▸ Предложенный текст
-------------------------

Коншин Николай Михайлович (1793—1859) — русский писатель, историк, деятель системы образования. В 1812 году - прапорщик конной артиллерийской роты №20.
Из записок Н. М. Коншина. 1812 год
/ Предисл. А. Корсаков // Исторический вестник, 1884. – Т. 17. - № 8. – С. 263—286.
Из записок Н. М. Коншина. 1812 год.
Наконец, я прибыл в Смоленск. В нем все было полно жизни и движения. Во время моего отсутствия, государь, проезжая из Вильны через Смоленск, объявил о вступлении французов в наши пределы, о начале войны — и все воспрянуло: и дворянство, и народ. Находившееся здесь войско выступило под Красный, стараясь казаться неприятелю авангардом армии, тогда как эта армия была еще в 20 переходах от Смоленска. Знай это французы, они, задолго до прибытия сюда наших главнокомандующих, могли бы раздавить незначительные силы под Красным и овладеть Смоленском, но к счастью этого не случилось.
Я явился к полковнику Мацылеву, нашему бригадному командиру. На возвращение мое смотрели, как на чудо, ибо все думали, что лошади, которых я повел в Динабург, давно уже поступили в комплект французской армии, а я с людьми попался в плен и отослан в Париж. Мацылев встретил меня дружескими объятиями и благодарил за успешно выполненную командировку.

-------------------------

▸ Задача a
Перепишите фрагмент текста о Н. М. Коншине от "Коншин Николай Михайлович" до "8. – С. 263—286." включительно, заменив "прапорщик" на "поручик".

(Сохраненные записи)
-------------------------

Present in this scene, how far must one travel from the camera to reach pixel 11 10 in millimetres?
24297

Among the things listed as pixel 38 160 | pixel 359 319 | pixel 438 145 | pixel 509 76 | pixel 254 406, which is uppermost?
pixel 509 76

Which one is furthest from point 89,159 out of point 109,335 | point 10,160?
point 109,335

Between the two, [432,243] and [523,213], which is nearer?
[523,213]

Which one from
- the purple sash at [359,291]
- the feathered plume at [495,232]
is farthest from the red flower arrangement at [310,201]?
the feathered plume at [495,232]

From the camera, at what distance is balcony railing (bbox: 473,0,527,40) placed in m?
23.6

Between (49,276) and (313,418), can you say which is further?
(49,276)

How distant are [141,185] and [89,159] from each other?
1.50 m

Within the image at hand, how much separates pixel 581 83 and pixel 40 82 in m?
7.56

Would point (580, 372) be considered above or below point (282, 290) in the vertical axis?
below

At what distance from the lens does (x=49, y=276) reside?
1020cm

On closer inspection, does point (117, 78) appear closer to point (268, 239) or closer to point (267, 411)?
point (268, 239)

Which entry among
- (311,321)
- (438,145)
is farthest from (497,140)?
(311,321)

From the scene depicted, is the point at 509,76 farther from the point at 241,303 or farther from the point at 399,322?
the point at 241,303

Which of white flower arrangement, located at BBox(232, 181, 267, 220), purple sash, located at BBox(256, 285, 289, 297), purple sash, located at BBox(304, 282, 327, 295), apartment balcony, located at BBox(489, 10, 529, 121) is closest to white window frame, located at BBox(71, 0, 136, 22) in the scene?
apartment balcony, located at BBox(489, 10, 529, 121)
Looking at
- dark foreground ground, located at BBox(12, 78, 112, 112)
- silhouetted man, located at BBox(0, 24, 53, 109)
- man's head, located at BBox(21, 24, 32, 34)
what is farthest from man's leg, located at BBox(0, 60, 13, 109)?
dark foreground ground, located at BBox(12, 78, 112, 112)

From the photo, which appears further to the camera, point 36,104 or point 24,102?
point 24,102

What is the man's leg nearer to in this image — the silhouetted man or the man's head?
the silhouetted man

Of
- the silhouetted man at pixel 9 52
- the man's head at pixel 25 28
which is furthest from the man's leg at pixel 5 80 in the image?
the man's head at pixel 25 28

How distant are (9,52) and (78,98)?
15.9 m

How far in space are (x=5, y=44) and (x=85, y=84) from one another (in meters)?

-------------------------

▸ Задача b
Верните все строки записей, в которых встречается строка "purple", с учетом регистра.

▸ Решение с разбором a
Коншин Николай Михайлович (1793—1859) — русский писатель, историк, деятель системы образования. В 1812 году - поручик конной артиллерийской роты №20.
Из записок Н. М. Коншина. 1812 год
/ Предисл. А. Корсаков // Исторический вестник, 1884. – Т. 17. - № 8. – С. 263—286.

▸ Решение с разбором b
- the purple sash at [359,291]
Which of white flower arrangement, located at BBox(232, 181, 267, 220), purple sash, located at BBox(256, 285, 289, 297), purple sash, located at BBox(304, 282, 327, 295), apartment balcony, located at BBox(489, 10, 529, 121) is closest to white window frame, located at BBox(71, 0, 136, 22) in the scene?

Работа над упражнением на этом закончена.